Filter the entries beneath this task, copying only the lines that hold the word "site".

Data records:
*** Begin section ***

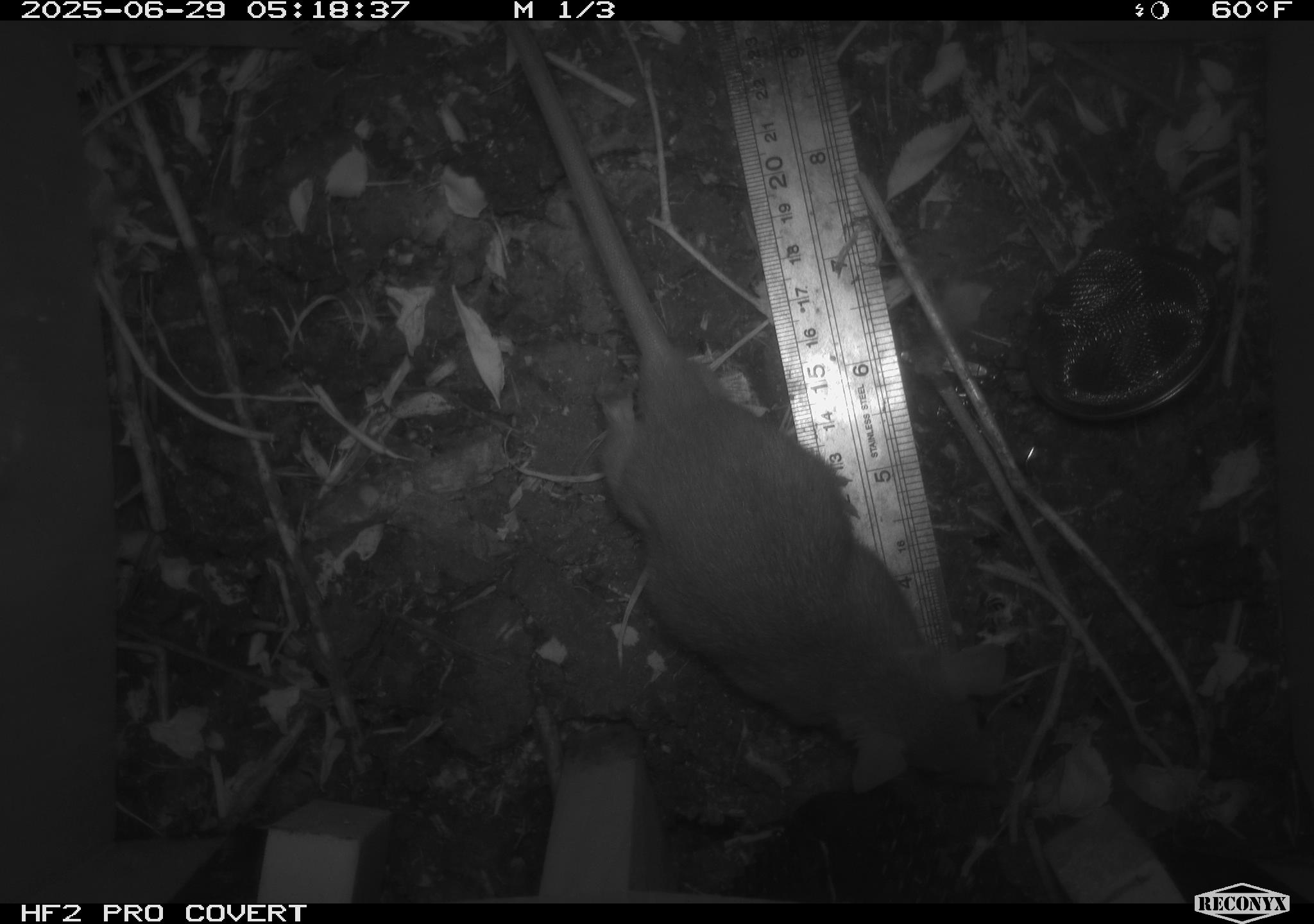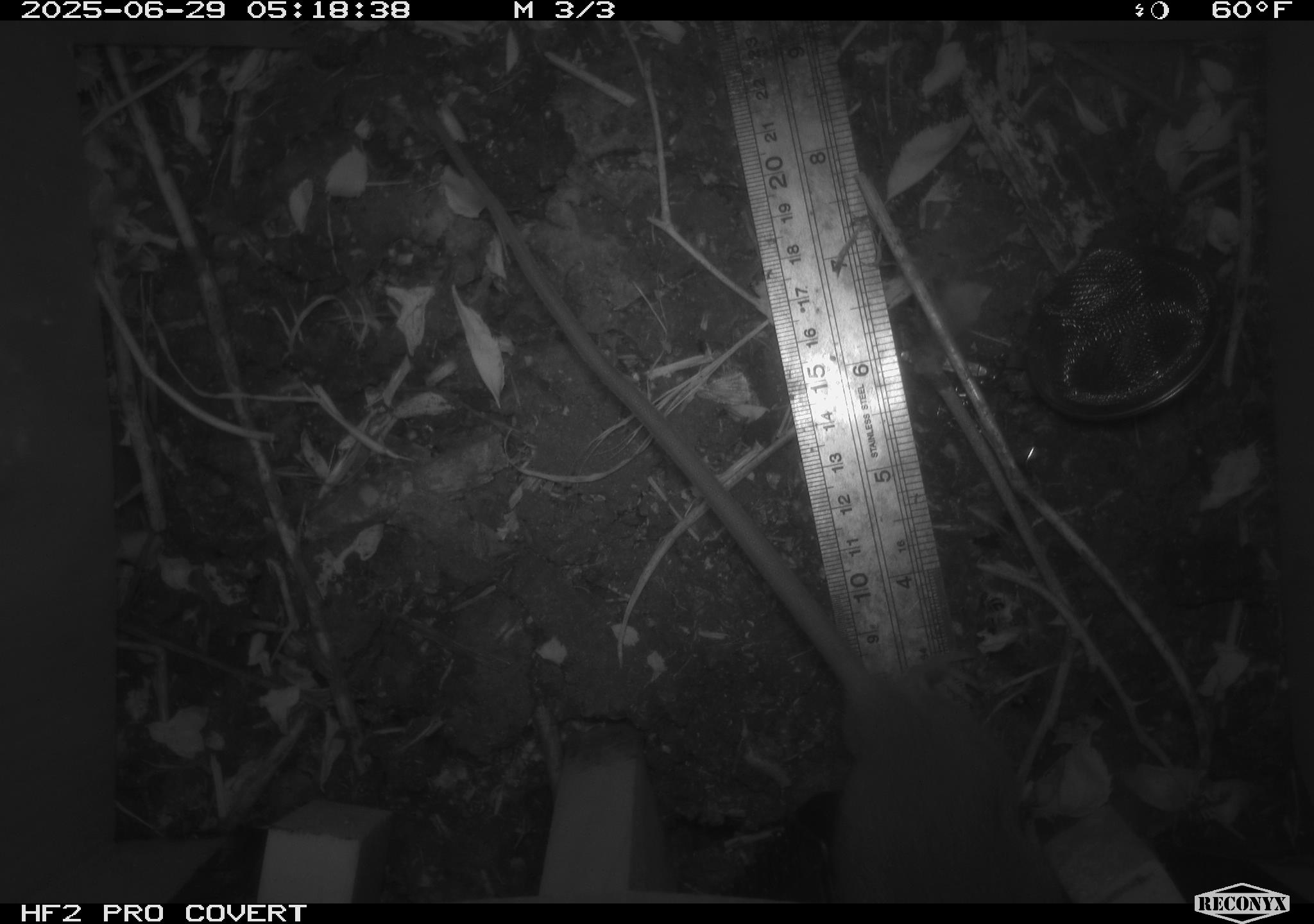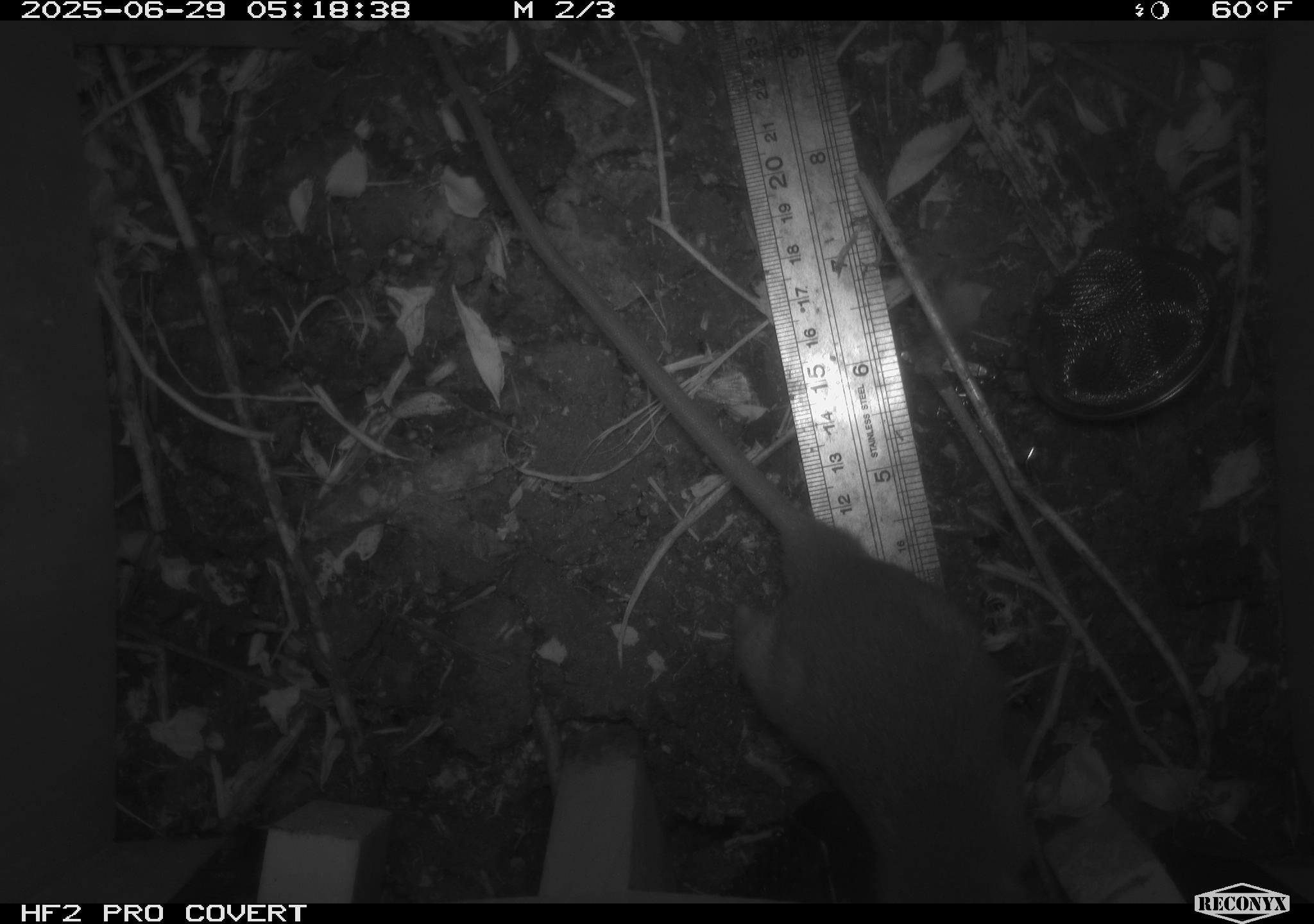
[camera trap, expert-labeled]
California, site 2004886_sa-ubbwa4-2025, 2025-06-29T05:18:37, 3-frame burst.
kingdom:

*** End section ***
*** Begin section ***

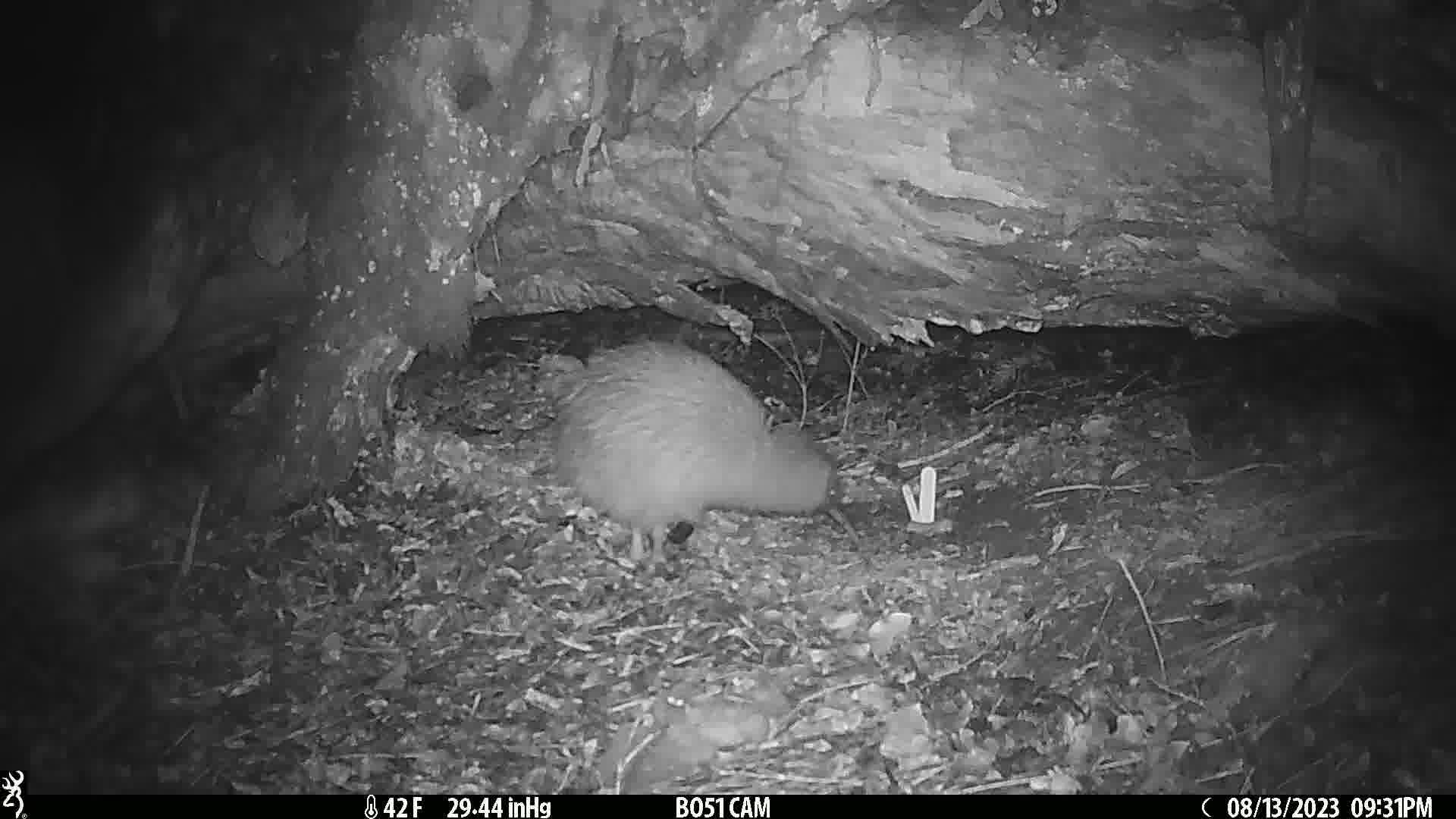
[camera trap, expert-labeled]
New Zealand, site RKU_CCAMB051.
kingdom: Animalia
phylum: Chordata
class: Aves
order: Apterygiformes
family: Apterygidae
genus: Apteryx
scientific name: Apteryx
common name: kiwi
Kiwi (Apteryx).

*** End section ***

Finished task:
California, site 2004886_sa-ubbwa4-2025, 2025-06-29T05:18:37, 3-frame burst.
New Zealand, site RKU_CCAMB051.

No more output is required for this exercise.